The orange curve is g(x), but centered at x=1, and its value at x=-2 is 9. The green and purple curves represent g(x) centered at x=2 and x=3 respectively. If we were to imagine that f is a function that only takes non-zero values at 1, 2, and 3, we could calculate (f * g)(-1) as: 9*f(1) + 16*f(2) + 25*f(3)

Looking at this image above, with it’s multiple overlaid copies of g(x), it’s hopefully easy the connection between the information aggregation frame and the KDE one. When we focus attention on a specific input point, each point’s copy of g(x) is answering the question “how will the f(x) information from this point be spread out”. When we focus a specific output point, we’re asking “how strong is the contribution from each other point to the aggregation of f(x) at this output point”. Each vertical line on the multiple-copies graph from the prior section corresponds to the convolution at a given x, and reading off the intersections of that line with each g(x) copy gives you the weight of f(x) at the x where that copy is centered.

Centering On a Point of Confusion

Thinking of convolutions as information aggregators gets us quite a bit closer to the role they play in neural networks, where they summarize the behavior of the layer below in the local region around a point. However, two meaningful gaps still exist.

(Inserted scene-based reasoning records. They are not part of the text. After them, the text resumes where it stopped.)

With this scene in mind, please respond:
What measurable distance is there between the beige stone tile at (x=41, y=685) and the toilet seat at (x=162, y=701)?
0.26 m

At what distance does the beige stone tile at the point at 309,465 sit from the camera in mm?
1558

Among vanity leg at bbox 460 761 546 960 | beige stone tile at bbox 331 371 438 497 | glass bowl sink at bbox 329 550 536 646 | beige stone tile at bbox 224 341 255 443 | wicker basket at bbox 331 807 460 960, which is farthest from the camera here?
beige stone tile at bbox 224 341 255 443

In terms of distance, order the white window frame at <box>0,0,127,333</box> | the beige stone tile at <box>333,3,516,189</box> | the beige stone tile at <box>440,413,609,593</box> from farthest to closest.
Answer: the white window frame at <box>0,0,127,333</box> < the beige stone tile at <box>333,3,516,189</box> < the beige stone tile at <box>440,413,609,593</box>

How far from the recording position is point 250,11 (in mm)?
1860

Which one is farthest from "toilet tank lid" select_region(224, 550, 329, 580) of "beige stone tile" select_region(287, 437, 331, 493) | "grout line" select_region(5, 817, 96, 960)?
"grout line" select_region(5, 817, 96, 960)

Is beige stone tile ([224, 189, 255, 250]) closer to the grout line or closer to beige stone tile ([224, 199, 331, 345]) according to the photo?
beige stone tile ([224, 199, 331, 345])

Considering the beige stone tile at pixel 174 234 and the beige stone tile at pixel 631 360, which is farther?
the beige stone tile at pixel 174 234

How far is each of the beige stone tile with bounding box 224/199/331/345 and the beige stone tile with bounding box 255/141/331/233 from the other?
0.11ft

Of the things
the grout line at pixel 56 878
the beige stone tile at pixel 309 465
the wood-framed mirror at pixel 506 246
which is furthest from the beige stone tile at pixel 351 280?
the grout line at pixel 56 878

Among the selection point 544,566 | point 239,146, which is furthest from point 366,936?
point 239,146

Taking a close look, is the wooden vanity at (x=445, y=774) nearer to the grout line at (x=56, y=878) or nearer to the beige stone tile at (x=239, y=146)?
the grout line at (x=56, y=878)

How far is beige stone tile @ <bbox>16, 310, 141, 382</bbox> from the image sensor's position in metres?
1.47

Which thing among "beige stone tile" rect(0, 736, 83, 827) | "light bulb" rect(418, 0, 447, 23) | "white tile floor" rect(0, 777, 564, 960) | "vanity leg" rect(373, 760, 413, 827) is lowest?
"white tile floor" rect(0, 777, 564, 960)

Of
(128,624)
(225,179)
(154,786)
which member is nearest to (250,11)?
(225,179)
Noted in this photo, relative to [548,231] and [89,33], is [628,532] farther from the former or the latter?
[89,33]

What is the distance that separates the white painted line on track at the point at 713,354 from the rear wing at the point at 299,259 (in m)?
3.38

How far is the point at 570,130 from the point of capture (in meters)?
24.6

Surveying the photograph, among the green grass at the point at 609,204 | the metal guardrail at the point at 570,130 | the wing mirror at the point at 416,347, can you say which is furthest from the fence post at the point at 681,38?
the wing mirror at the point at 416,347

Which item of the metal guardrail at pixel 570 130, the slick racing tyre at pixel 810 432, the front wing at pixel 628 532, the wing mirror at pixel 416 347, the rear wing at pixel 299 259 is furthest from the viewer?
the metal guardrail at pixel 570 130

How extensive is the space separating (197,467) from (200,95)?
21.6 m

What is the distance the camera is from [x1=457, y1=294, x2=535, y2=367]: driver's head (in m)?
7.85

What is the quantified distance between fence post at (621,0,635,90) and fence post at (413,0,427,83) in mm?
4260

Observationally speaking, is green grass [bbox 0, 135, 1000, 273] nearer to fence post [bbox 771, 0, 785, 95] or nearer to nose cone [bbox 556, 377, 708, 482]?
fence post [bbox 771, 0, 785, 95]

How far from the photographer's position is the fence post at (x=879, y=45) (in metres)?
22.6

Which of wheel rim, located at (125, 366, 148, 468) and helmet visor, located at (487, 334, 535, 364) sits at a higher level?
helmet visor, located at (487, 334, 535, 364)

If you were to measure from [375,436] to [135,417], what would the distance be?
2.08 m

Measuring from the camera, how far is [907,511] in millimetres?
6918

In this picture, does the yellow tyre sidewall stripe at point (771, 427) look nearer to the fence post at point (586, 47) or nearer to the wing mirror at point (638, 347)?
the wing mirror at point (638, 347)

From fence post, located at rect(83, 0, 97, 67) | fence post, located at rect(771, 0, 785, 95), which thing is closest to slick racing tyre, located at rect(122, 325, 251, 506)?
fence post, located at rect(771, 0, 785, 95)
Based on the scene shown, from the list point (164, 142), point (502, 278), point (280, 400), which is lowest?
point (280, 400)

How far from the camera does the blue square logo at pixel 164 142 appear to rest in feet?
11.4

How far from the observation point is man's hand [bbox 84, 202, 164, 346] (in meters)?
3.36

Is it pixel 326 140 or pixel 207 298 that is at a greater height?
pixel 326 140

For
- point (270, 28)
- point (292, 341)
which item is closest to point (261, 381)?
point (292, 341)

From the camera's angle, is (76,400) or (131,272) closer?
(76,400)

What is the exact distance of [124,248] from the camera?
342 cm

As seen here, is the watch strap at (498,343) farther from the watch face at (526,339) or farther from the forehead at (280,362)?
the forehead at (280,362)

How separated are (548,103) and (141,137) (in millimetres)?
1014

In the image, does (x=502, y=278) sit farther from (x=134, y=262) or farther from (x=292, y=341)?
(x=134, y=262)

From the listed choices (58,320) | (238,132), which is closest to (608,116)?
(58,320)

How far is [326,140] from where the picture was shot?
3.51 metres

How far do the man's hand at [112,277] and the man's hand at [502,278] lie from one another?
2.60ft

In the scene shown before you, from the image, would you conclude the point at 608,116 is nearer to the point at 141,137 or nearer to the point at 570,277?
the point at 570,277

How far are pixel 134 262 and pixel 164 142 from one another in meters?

The first is the fact that, on an initial glance, the image convolution filter seems quite structurally different than the examples this post has so far used, insofar as the filters are 2D and discrete, whereas the examples have been 1D and continuous. But, in practice, these differences are more cosmetic than they are fundamental: its simply the case that, on images, f(x) and g(x) are defined and indexed over a 2D space (x_1, x_2), and that that space is chunked into discrete bins within which the function value doesn’t vary.

What’s actually difficult and unintuitive about the jump from traditional convolution to network convolution is that, when we see localized aggregation happening in the neural network context, we typically frame it as happening through a weighting kernel centered at the aggregation point, which pulls in information from the surroundings according to that kernel. A convolution filter in a network is composed the weights of all the input points surrounding the output point (as well as the output point itself).

You’ve probably seen this image before, or something very like this

However, as you may have recall from the discussion earlier in the post, traditional mathematical convolution doesn’t actually center its g(x) weight kernels around the output point. In the convolution formula, copies of g(x) get centered at each input point, and the value of that copy at a given output determines the weight of that input point there. So, confusingly, filter kernels as we know them in network convolution are not the same thing as g(x) in the convolution formula. If we wanted to take a network filter and apply it using the convolution formula, we would have to flip it (in the 1D case) or flip it diagonally (in the 2D case). And, going in reverse, if we wanted to take a g(x) from the convolution integral and use it as an output-centered filter, that filter would be g(-x).